B. N. — Dans la mesure, faut-il ajouter, où il y a une relation entre votre corps et les mondes dont nous parlons ici, c’est-à-dire les mondes des particules. Il y a bien sûr une relation évidente, c’est que votre corps est fait de particules. Est-ce que cela suffit pour transposer ces lois des formes qui existent dans l’infiniment petit au niveau du corps tout entier, c’est une autre histoire ; mais enfin, on peut envisager la question.

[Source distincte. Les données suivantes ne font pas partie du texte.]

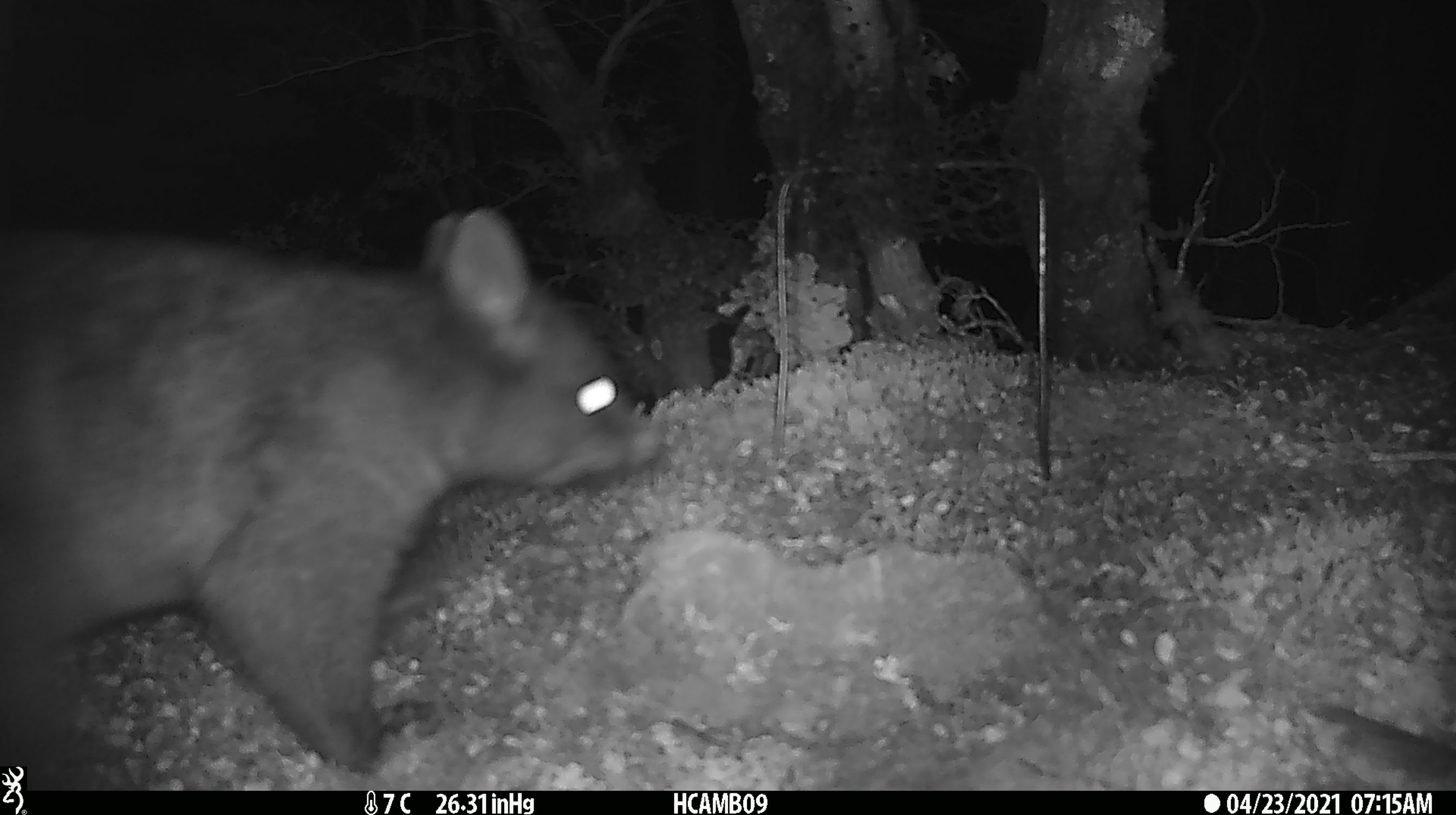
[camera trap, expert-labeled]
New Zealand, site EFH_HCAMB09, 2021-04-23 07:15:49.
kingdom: Animalia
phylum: Chordata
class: Mammalia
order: Diprotodontia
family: Phalangeridae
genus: Trichosurus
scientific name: Trichosurus vulpecula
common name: common brushtail possum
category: possum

C. H. — On pose ici le problème essentiel. Lorsque la science trouve ces nouvelles dimensions au niveau sub-quantique, un lien doit bien être fait avec le mental de l’homme dont on n’a pas encore actuellement trouvé les dimensions. Alors, où trouve-t-on les dimensions du mental ? Car un lien doit être établi quelque part entre l’infiniment grand et l’infiniment petit, entre la dimension du mental qui n’a pas encore sa place dans la science et les nouvelles dimensions trouvées au niveau sub-quantique. Alors, où est le lien ?

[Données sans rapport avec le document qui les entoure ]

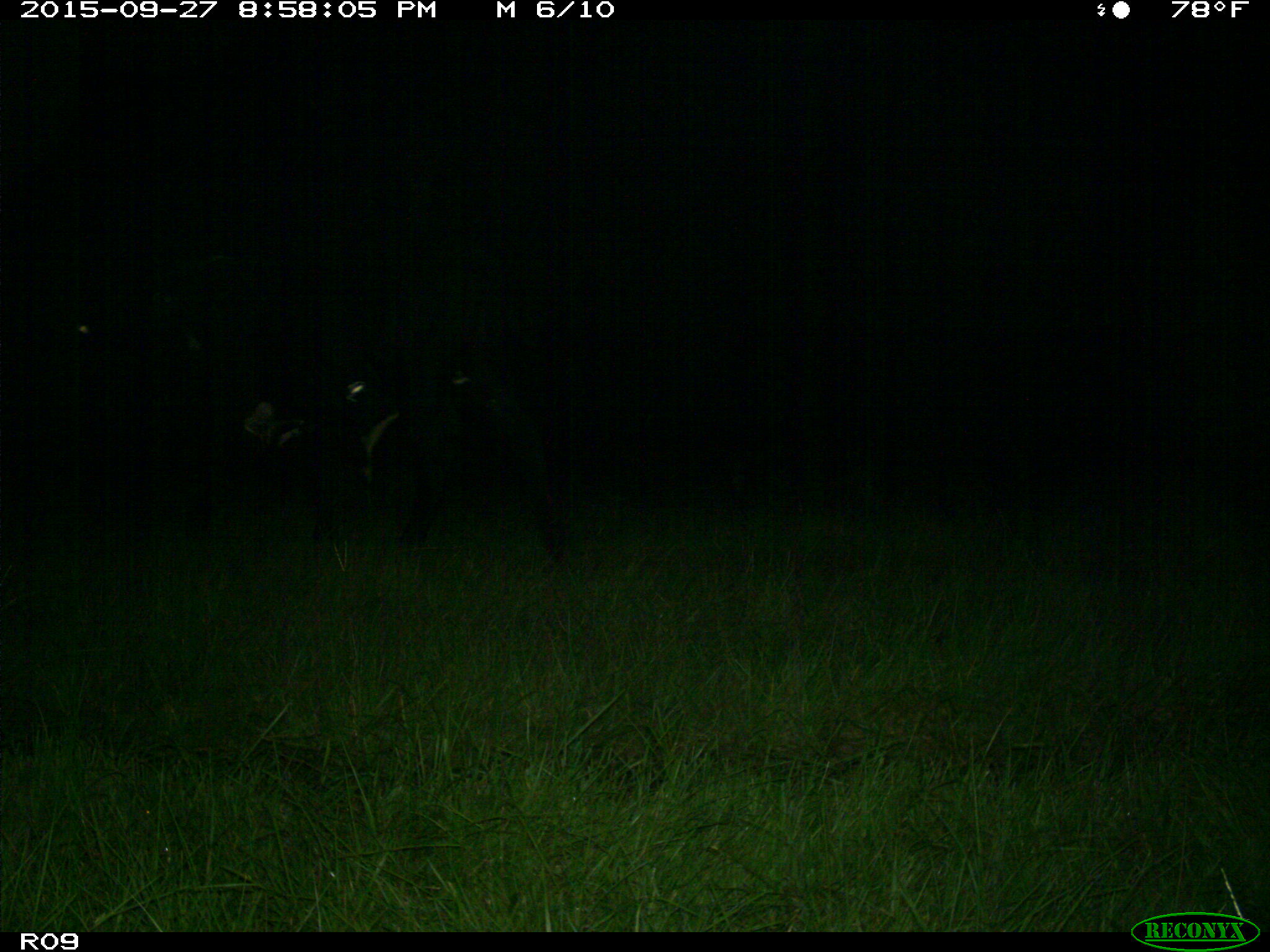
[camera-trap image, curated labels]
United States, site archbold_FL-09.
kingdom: Animalia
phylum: Chordata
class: Mammalia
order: Artiodactyla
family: Bovidae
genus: Bos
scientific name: Bos taurus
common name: domestic cow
Bos taurus (domestic cow).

B. N. — Le lien, dirai-je, c’est vous !

C. H. — Oui, mais ça ne suffit pas.

B. N. — Je crois que cela suffit. C’est votre corps, votre présence, votre être.

C. H. — Il est absolument anormal que la science actuellement ne donne pas les dimensions du mental et de l’esprit.

B. N. — Non. La puissance des lois logiques, c’est ce qu’on fait tous les jours, ce que vous appelez les dimensions du mental.

C. H. — Cela serait voir le mental uniquement au niveau de la manifestation. Or si l’on pose l’existence de domaines de causalité par rapport à la manifestation, c’est forcément là que se trouve le mental.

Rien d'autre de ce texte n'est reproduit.